טכניון מכון טכנולוגי לישראל
הטכניון מכון טכנולוגי לישראל - בית הספר ללימודי מוסמכים  
M.Sc Thesis
M.Sc StudentJonathan Svirsky
SubjectA Generic Model for Incremental Entity Resolution
DepartmentDepartment of Industrial Engineering and Management
Supervisor Full Professor Gal Avigdor
Full Thesis textFull thesis text - English Version


Abstract

Big data is commonly characterized via a set of “V”s, out of which three became most prominent. Big data is characterized by volumes of data to be gathered, managed, and

analyzed. Volumes of data are not foreign to data integration. Still, many contemporary data integration systems suffer from poor performance when it comes to a large amount of integrated data.
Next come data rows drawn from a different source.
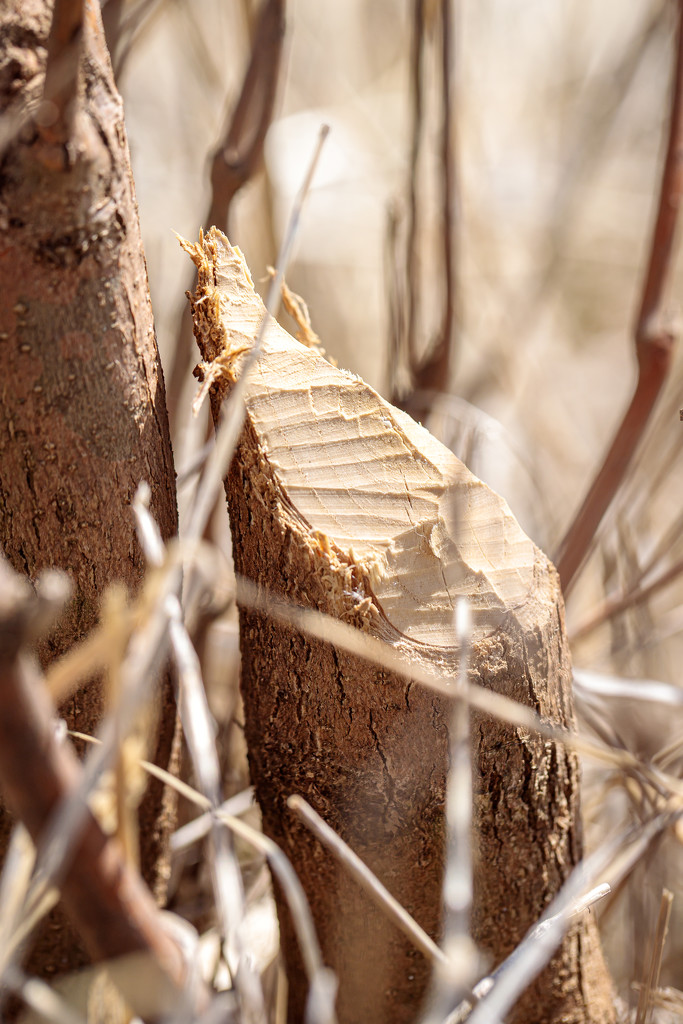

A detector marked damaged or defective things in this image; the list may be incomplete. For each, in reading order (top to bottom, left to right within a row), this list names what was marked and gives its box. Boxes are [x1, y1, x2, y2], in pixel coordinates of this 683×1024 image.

splintered wood [184, 228, 616, 1024]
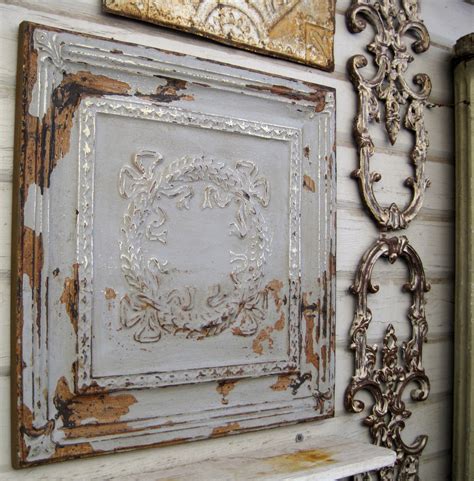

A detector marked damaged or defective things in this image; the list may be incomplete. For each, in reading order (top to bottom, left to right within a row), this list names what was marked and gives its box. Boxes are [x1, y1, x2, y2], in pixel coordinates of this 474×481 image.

rusted metal surface [103, 0, 336, 70]
rusty metal ornament [346, 0, 432, 230]
rusted metal surface [346, 0, 432, 231]
rusted metal surface [11, 21, 336, 464]
rusted metal surface [342, 234, 432, 478]
rusty metal ornament [346, 234, 432, 478]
Velocity is also a concern for data integration since tasks were often considered to be performed on-line. Big data variety is, in fact, the bread and butter of data integration. A massive cohort of work in data integration aims at homogenizing heterogeneous data sources. The combination of the three “V”s challenges our ability to perform data integration tasks. In this work, we are concerned with the specific task of Entity Resolution (ER), a data integration task that aims at “cleaning” noisy data collections by identifying entity profiles, or simply entities that represent the same real-world object. Exhaustive ER methods cannot scale to large volumes of data, due to their inherently quadratic complexity: in principle, each entity has to be compared with all others in order to find its matches. We propose a generic algorithm for managing the ER in an incremental manner and two instantiations of it using two existing ER tools. We test their ability to handle varying benchmark datasets in a satisfactory manner. Motivated by the needs of big data, we show the usefulness of incremental ER to overcome volume, velocity, and variety challenges.